= EXTRACT PROVIDED =
Darwin's Descent of Man was published in 1871, but his views as to the particular causation of the human species do not appear to have had any effect whatever on Spencer's preconceived ideas of social science. Spencer's Study of Sociology was published serially in England and in the United States in 1872, and in book form, in 1873. It makes only a passing allusion to Darwin, and then only with respect to his services in demonstrating the indefinite modifiability of species, elsewhere mentioned as "one of the cardinal truths which biology yields to sociology." Spencer's system was always expounded independently of Darwin's views. It was Spencer's labors that brought sociology into vogue, but he seems to have shared the fate of Comte in that his system is now regarded as defective and inadequate. Small and Vincent inform the student that "Spencer's sociology ends precisely where sociology proper should begin."

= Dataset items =
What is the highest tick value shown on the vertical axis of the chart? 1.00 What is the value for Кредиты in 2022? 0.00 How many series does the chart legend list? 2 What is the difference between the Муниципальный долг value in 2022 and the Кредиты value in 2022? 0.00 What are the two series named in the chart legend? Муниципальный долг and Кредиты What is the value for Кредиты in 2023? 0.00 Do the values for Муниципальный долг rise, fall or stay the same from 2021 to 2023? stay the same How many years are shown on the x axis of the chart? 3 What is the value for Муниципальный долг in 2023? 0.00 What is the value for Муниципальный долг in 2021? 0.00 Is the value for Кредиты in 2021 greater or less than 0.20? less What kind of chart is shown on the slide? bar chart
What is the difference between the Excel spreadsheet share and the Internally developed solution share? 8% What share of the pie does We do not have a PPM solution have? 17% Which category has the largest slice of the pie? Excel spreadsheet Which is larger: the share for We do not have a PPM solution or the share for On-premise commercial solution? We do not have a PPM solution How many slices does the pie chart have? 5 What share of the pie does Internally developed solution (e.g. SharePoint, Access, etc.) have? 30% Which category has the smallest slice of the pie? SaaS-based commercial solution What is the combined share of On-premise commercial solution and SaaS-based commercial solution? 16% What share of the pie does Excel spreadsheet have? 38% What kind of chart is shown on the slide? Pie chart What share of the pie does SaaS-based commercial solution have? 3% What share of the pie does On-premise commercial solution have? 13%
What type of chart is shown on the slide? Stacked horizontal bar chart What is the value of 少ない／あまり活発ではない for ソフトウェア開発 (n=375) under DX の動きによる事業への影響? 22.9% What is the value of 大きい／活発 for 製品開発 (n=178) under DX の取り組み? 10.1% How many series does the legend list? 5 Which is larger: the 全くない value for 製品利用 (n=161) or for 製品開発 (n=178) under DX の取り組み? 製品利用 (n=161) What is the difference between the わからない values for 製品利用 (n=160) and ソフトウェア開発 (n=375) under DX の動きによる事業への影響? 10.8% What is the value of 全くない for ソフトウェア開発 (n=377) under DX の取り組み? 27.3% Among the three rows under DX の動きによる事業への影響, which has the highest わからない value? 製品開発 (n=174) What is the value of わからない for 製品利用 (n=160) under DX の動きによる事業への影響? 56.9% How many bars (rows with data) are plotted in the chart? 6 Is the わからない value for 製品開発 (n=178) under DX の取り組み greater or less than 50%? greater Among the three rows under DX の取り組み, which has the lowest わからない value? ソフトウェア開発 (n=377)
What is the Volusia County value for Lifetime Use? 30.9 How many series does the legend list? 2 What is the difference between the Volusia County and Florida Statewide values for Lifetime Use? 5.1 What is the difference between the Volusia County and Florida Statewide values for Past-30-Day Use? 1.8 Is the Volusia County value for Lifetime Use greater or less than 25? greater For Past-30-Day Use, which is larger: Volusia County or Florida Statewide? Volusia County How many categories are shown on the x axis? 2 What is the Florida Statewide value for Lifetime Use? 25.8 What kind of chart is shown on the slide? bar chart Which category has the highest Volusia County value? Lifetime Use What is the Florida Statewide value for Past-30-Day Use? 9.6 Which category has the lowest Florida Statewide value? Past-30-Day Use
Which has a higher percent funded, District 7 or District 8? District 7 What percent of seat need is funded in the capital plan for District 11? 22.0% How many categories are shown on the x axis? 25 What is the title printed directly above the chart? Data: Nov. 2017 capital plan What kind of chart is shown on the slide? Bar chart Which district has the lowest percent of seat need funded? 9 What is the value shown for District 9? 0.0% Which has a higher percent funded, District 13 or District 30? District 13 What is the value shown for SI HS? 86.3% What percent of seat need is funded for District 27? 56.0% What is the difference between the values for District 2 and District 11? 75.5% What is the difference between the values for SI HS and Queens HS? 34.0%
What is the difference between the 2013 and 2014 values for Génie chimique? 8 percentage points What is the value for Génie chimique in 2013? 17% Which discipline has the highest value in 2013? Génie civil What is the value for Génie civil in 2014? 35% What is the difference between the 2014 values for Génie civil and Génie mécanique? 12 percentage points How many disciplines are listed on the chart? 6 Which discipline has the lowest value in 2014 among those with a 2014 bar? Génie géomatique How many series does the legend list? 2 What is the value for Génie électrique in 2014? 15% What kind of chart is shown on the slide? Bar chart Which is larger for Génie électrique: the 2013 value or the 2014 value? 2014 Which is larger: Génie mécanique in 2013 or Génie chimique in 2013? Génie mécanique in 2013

= TASK LIST =
**a.** Translate this sentence from the passage on Spencer and Darwin into French: "Spencer's system was always expounded independently of Darwin's views."
**b.** Carry on the passage on Spencer's sociology and Darwin, beginning right after its final sentence.
None of these entries are needed for the work.

= ANSWERS IN ORDER =
**a.** Le système de Spencer a toujours été exposé indépendamment des idées de Darwin.

**b.**
What, then, is sociology? It is impossible to say, save that it deals with social phenomena; but this affords no definition, as the same may be said of history, politics, statistics, and other sciences gathering their data from observation of mankind. In his Pure Sociology Professor Lester F. Ward mentions twelve definitions of sociology already in existence, and then he proceeds to add another of his own. What claim has any body of knowledge to rank as a science whose students have yet to arrive at some agreement as to what it is or as to how it is to be defined? Sociology has not yet established any claim to be accepted as a science. Leslie Stephen, in his presidential address at the annual meeting of the Social and Political Education League, London, March, 1892, thus summarized the situation : "It may be stated that there is no science of sociology properly scientific—merely a heap of vague empirical observations, too flimsy to be useful in strict logical inference." The situation has not improved since then. Writing in 1902, Professor Ward said:

I do not claim that sociology has as yet been established as a science. I only maintain that it is in process of establishment, and this by the same method by which all other sciences are established. Every independent thinker has his system.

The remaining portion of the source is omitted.